Miré el reloj: eran las doce y tres minutos. Calculo que habré perdido cinco minutos en salidas inútiles, de modo que el interminable viaje entre ventana y ventana no duró más de diez. Aunque llevaba poco retraso, no debía demorarme. Examiné la sala con la mayor atención: en la penumbra distinguí los dos cuartitos laterales, que en realidad no eran sino rinconeras formadas por biombos niquelados. Con el firme propósito de no equivocarme, rememoré las instrucciones de Paula y entré en el cuartito de la derecha. Tuve tiempo de alargar la mano hacia la ropa, antes que abrieran la puerta. Quedé inmóvil, con la mano estirada, y oí el rodar de las llantas de goma y los pasos. Encendieron la luz. Noté que yo era más alto que el biombo, así que me agaché un poco, para que no me vieran. Estaba torcido, incómodo, pero lo que francamente me contrariaba era salirme del horario. Cuando se alejaron los pasos, como nada interrumpía el silencio, me estiré en puntas de pie y por encima del biombo vi una camilla, con un cuerpo, que por lo corto me pareció de un chico, tapado enteramente por una sábana. Pensé: "Tan luego a mí que me traigan un cadáver de acompañante. Aunque me agarren, no me quedo". Me disponía a salir, cuando tuve que agacharme porque oí nuevamente las llantas de goma y los pasos. "Otro muerto. Autopsias en cadena", recuerdo que reflexioné. "Estoy en la morgue".

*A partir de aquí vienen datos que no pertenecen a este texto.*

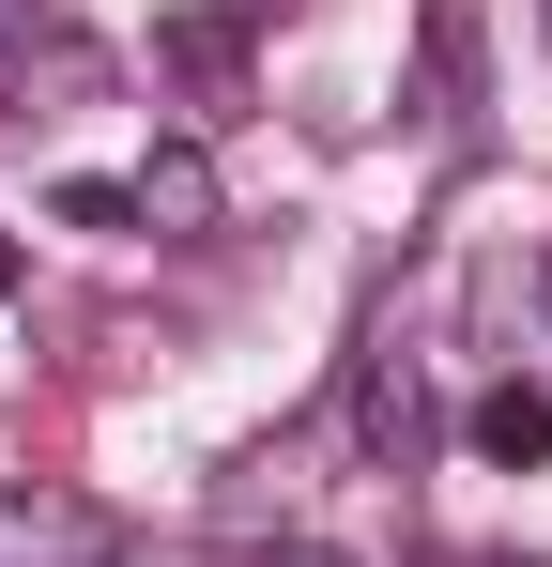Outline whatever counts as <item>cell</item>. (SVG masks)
<instances>
[{
  "label": "cell",
  "instance_id": "5",
  "mask_svg": "<svg viewBox=\"0 0 552 567\" xmlns=\"http://www.w3.org/2000/svg\"><path fill=\"white\" fill-rule=\"evenodd\" d=\"M139 230H170V246H200V230H215V154H200V138L139 154Z\"/></svg>",
  "mask_w": 552,
  "mask_h": 567
},
{
  "label": "cell",
  "instance_id": "13",
  "mask_svg": "<svg viewBox=\"0 0 552 567\" xmlns=\"http://www.w3.org/2000/svg\"><path fill=\"white\" fill-rule=\"evenodd\" d=\"M538 307H552V261H538Z\"/></svg>",
  "mask_w": 552,
  "mask_h": 567
},
{
  "label": "cell",
  "instance_id": "11",
  "mask_svg": "<svg viewBox=\"0 0 552 567\" xmlns=\"http://www.w3.org/2000/svg\"><path fill=\"white\" fill-rule=\"evenodd\" d=\"M262 567H323V553H262Z\"/></svg>",
  "mask_w": 552,
  "mask_h": 567
},
{
  "label": "cell",
  "instance_id": "7",
  "mask_svg": "<svg viewBox=\"0 0 552 567\" xmlns=\"http://www.w3.org/2000/svg\"><path fill=\"white\" fill-rule=\"evenodd\" d=\"M430 107H476V0H430Z\"/></svg>",
  "mask_w": 552,
  "mask_h": 567
},
{
  "label": "cell",
  "instance_id": "14",
  "mask_svg": "<svg viewBox=\"0 0 552 567\" xmlns=\"http://www.w3.org/2000/svg\"><path fill=\"white\" fill-rule=\"evenodd\" d=\"M491 567H522V553H491Z\"/></svg>",
  "mask_w": 552,
  "mask_h": 567
},
{
  "label": "cell",
  "instance_id": "2",
  "mask_svg": "<svg viewBox=\"0 0 552 567\" xmlns=\"http://www.w3.org/2000/svg\"><path fill=\"white\" fill-rule=\"evenodd\" d=\"M338 414H354V445H368L384 475H415V461H430V369H415L399 307H368V338H354V399H338Z\"/></svg>",
  "mask_w": 552,
  "mask_h": 567
},
{
  "label": "cell",
  "instance_id": "8",
  "mask_svg": "<svg viewBox=\"0 0 552 567\" xmlns=\"http://www.w3.org/2000/svg\"><path fill=\"white\" fill-rule=\"evenodd\" d=\"M47 215H62V230H139V185H108V169H62V185H47Z\"/></svg>",
  "mask_w": 552,
  "mask_h": 567
},
{
  "label": "cell",
  "instance_id": "4",
  "mask_svg": "<svg viewBox=\"0 0 552 567\" xmlns=\"http://www.w3.org/2000/svg\"><path fill=\"white\" fill-rule=\"evenodd\" d=\"M154 62L200 93V123H231V107H246V31H231V16H170V31H154Z\"/></svg>",
  "mask_w": 552,
  "mask_h": 567
},
{
  "label": "cell",
  "instance_id": "1",
  "mask_svg": "<svg viewBox=\"0 0 552 567\" xmlns=\"http://www.w3.org/2000/svg\"><path fill=\"white\" fill-rule=\"evenodd\" d=\"M123 506L78 475H0V567H123Z\"/></svg>",
  "mask_w": 552,
  "mask_h": 567
},
{
  "label": "cell",
  "instance_id": "12",
  "mask_svg": "<svg viewBox=\"0 0 552 567\" xmlns=\"http://www.w3.org/2000/svg\"><path fill=\"white\" fill-rule=\"evenodd\" d=\"M415 567H476V553H415Z\"/></svg>",
  "mask_w": 552,
  "mask_h": 567
},
{
  "label": "cell",
  "instance_id": "9",
  "mask_svg": "<svg viewBox=\"0 0 552 567\" xmlns=\"http://www.w3.org/2000/svg\"><path fill=\"white\" fill-rule=\"evenodd\" d=\"M0 47H47V0H0Z\"/></svg>",
  "mask_w": 552,
  "mask_h": 567
},
{
  "label": "cell",
  "instance_id": "6",
  "mask_svg": "<svg viewBox=\"0 0 552 567\" xmlns=\"http://www.w3.org/2000/svg\"><path fill=\"white\" fill-rule=\"evenodd\" d=\"M460 430H476V461H507V475H538V461H552V399H538V383H491Z\"/></svg>",
  "mask_w": 552,
  "mask_h": 567
},
{
  "label": "cell",
  "instance_id": "10",
  "mask_svg": "<svg viewBox=\"0 0 552 567\" xmlns=\"http://www.w3.org/2000/svg\"><path fill=\"white\" fill-rule=\"evenodd\" d=\"M0 307H16V246H0Z\"/></svg>",
  "mask_w": 552,
  "mask_h": 567
},
{
  "label": "cell",
  "instance_id": "3",
  "mask_svg": "<svg viewBox=\"0 0 552 567\" xmlns=\"http://www.w3.org/2000/svg\"><path fill=\"white\" fill-rule=\"evenodd\" d=\"M262 522H307V430L292 445H246L215 475V537H262Z\"/></svg>",
  "mask_w": 552,
  "mask_h": 567
}]
</instances>
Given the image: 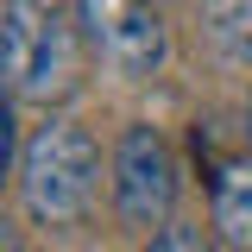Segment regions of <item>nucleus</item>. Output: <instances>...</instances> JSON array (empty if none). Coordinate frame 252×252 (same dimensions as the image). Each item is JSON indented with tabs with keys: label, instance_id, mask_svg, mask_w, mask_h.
Here are the masks:
<instances>
[{
	"label": "nucleus",
	"instance_id": "obj_5",
	"mask_svg": "<svg viewBox=\"0 0 252 252\" xmlns=\"http://www.w3.org/2000/svg\"><path fill=\"white\" fill-rule=\"evenodd\" d=\"M208 208H215V233L233 252H252V152L220 158L208 170Z\"/></svg>",
	"mask_w": 252,
	"mask_h": 252
},
{
	"label": "nucleus",
	"instance_id": "obj_6",
	"mask_svg": "<svg viewBox=\"0 0 252 252\" xmlns=\"http://www.w3.org/2000/svg\"><path fill=\"white\" fill-rule=\"evenodd\" d=\"M202 32L227 63H252V0H202Z\"/></svg>",
	"mask_w": 252,
	"mask_h": 252
},
{
	"label": "nucleus",
	"instance_id": "obj_7",
	"mask_svg": "<svg viewBox=\"0 0 252 252\" xmlns=\"http://www.w3.org/2000/svg\"><path fill=\"white\" fill-rule=\"evenodd\" d=\"M145 252H208V246H202V233H189V227H164Z\"/></svg>",
	"mask_w": 252,
	"mask_h": 252
},
{
	"label": "nucleus",
	"instance_id": "obj_8",
	"mask_svg": "<svg viewBox=\"0 0 252 252\" xmlns=\"http://www.w3.org/2000/svg\"><path fill=\"white\" fill-rule=\"evenodd\" d=\"M246 145H252V101H246Z\"/></svg>",
	"mask_w": 252,
	"mask_h": 252
},
{
	"label": "nucleus",
	"instance_id": "obj_2",
	"mask_svg": "<svg viewBox=\"0 0 252 252\" xmlns=\"http://www.w3.org/2000/svg\"><path fill=\"white\" fill-rule=\"evenodd\" d=\"M0 44H6V82H13L19 101H51V94L69 89V76H76L69 26L44 0H6Z\"/></svg>",
	"mask_w": 252,
	"mask_h": 252
},
{
	"label": "nucleus",
	"instance_id": "obj_3",
	"mask_svg": "<svg viewBox=\"0 0 252 252\" xmlns=\"http://www.w3.org/2000/svg\"><path fill=\"white\" fill-rule=\"evenodd\" d=\"M177 202V158L158 126H126L114 152V208L126 227H164Z\"/></svg>",
	"mask_w": 252,
	"mask_h": 252
},
{
	"label": "nucleus",
	"instance_id": "obj_4",
	"mask_svg": "<svg viewBox=\"0 0 252 252\" xmlns=\"http://www.w3.org/2000/svg\"><path fill=\"white\" fill-rule=\"evenodd\" d=\"M82 26H89V44L101 51V63L114 76H132V82L152 76L170 51L152 0H82Z\"/></svg>",
	"mask_w": 252,
	"mask_h": 252
},
{
	"label": "nucleus",
	"instance_id": "obj_1",
	"mask_svg": "<svg viewBox=\"0 0 252 252\" xmlns=\"http://www.w3.org/2000/svg\"><path fill=\"white\" fill-rule=\"evenodd\" d=\"M101 152L76 120H44L19 152V202L38 227H76L94 202Z\"/></svg>",
	"mask_w": 252,
	"mask_h": 252
}]
</instances>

Oí las voces de los hombres. Uno, que daba órdenes, era Samaniego. El otro, Campolongo, casi no hablaba.
Porque la postura contraída resultaba insostenible, con mucha cautela, como si de nuevo estuviera en la cornisa, me enderecé, medio escudado por un armario metálico. Suceda lo que suceda no voy a olvidar ese momento. Ante todo vi manchas coloradas en el blanco de las vestiduras de los doctores, que al apartarse revelaron un cuadro de sueño: la pobre muchacha, bastante linda, que en la ventana del piso de arriba perseguía moscas imaginarias, yacía en una camilla, boca abajo, pálida como una muerta, sin ninguna sábana que la cubriera, con un agujero redondo en la nuca -si no me equivoco, a la altura del cerebelo que manaba sangre. A lo mejor usted piensa que soy un flojo: cerré los ojos, porque temí descomponerme y me apoyé en el armarito. Un poco más lo descuelgo.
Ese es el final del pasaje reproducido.